[DOCUMENTO DI PARTENZA]
##########

Dal punto di vista simbolico, la morte del presidente e del ministro degli Esteri segna la fine di un’epoca, scrive su al-Quds al-‘Arabi il militante e giornalista bahreinita Saeed Shehabi: Raisi e Amir-Abdollahian furono infatti tra i giovani che presero parte alla rivoluzione islamica nel 1979. Tra le certezze dell’editorialista, c’è l’idea che «la continuità della leadership saprà garantire stabilità nel percorso politico e ideologico della Repubblica islamica», che la morte di alcuni leader storici «non fermerà la ruota della rivoluzione», la politica estera dell’Iran soprattutto rispetto alla questione palestinese continuerà a rendere il Paese degli Ayatollah un obbiettivo israeliano, e infine l’incapacità degli oppositori del regime di sfruttare questo «evento catastrofico per indebolire la presa del regime sul potere».

##########

[DATI SOTTOSTANTI]

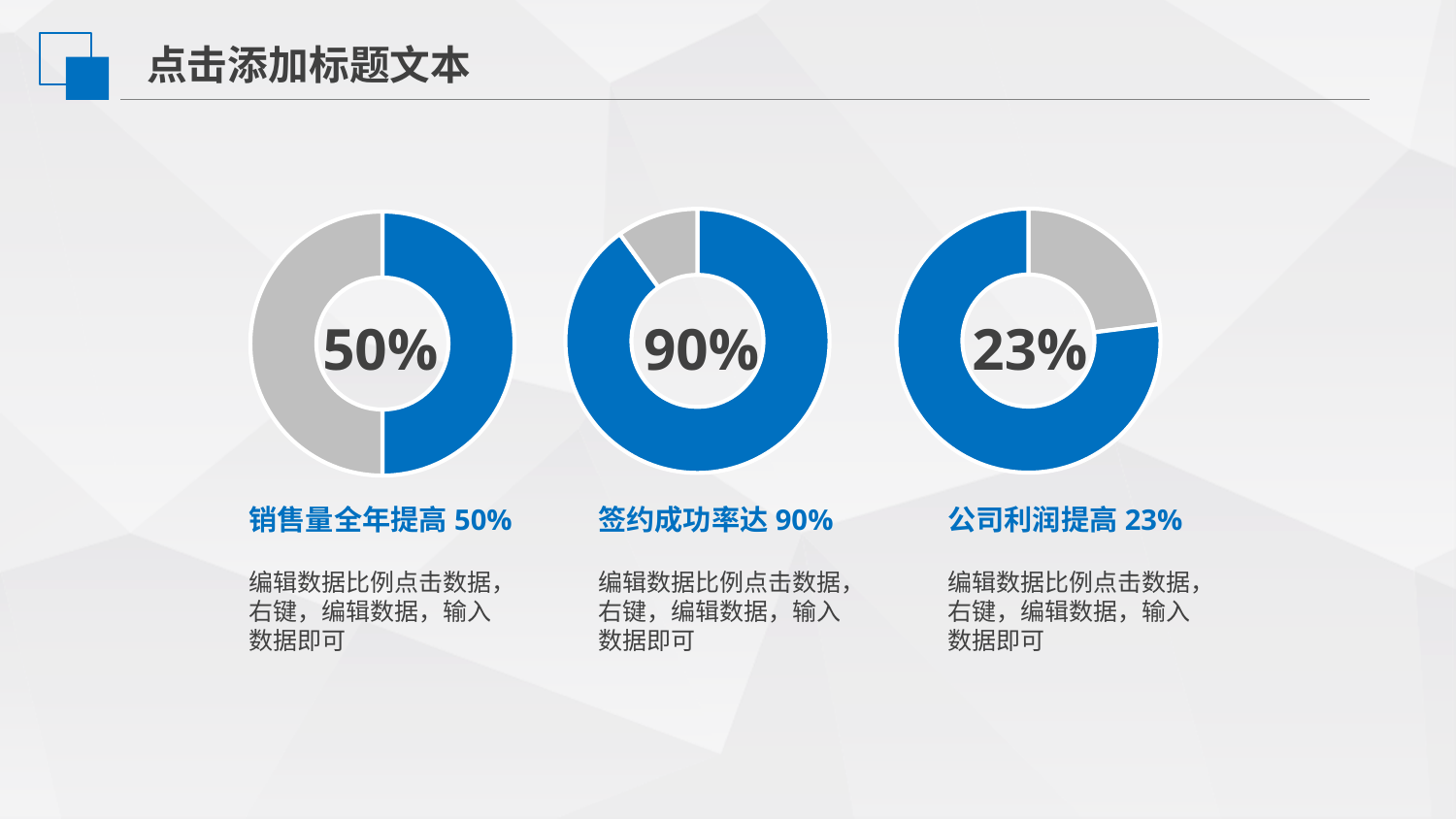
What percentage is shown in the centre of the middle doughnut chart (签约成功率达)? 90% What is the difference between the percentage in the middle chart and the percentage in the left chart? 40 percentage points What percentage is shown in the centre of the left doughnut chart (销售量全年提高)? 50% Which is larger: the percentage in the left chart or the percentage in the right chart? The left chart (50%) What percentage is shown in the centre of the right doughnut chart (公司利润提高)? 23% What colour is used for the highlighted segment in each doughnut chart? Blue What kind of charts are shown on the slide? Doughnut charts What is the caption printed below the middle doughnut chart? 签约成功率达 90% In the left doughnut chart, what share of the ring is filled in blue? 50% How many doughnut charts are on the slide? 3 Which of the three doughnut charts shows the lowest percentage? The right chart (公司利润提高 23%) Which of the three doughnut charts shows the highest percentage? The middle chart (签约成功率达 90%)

##########

[COMPITO ASSEGNATO 1]
Rispondi a queste domande sul testo sulla morte di Raisi e Amir-Abdollahian.
(a) Su quale testata scrive Saeed Shehabi?
(b) In quale anno Raisi e Amir-Abdollahian presero parte alla rivoluzione islamica?
(c) Secondo l'editorialista, che cosa non fermerà la morte di alcuni leader storici?
[COMPITO ASSEGNATO 2]
Prosegui il testo sulla morte di Raisi e Amir-Abdollahian a partire dalla sua ultima frase.

[RISPOSTA AL COMPITO 1]
(a) Su al-Quds al-‘Arabi.
(b) Nel 1979.
(c) La ruota della rivoluzione.

[RISPOSTA AL COMPITO 2]
Per restare in tema di politica estera iraniana, il giornalista libanese Khairallah Khairallah ha colto l’occasione del 34esimo anniversario della riunificazione dello Yemen (conseguita il 22 maggio 1990), per riflettere sul destino del Paese, che dal 2011 gravita nell’orbita di Teheran. C’è un modo per trovare un accordo con gli houthi e di conseguenza con l’Iran, che da anni li sfrutta per lanciare le sue guerre nella regione? Secondo l’editorialista, «non può esserci accordo senza prima infliggere agli houthi una sonora sconfitta militare», che mandi un messaggio agli iraniani. La grande sfida che devono affrontare gli analisti e i decisori politici esperti dello Yemen, non è tanto «coinvolgere gli houthi in una soluzione politica, quanto farli uscire dall’egemonia iraniana».

 

Israele in fuga dalla realtà [a cura di Mauro Primavera]

 

La stampa araba esprime soddisfazione di fronte alla decisione di Irlanda, Spagna e Norvegia di riconoscere la Palestina come Stato membro delle Nazioni Unite, anche se non mancano voci scettiche e addirittura critiche. I giornali di proprietà qatariota plaudono all’iniziativa: per al-Quds al-‘Arabi si tratta di un «passo nella giusta direzione», mentre per al-‘Arabi al-Jadid è una decisione «di portata storica» che potrebbe produrre un «effetto a valanga» all’interno dell’Unione Europea.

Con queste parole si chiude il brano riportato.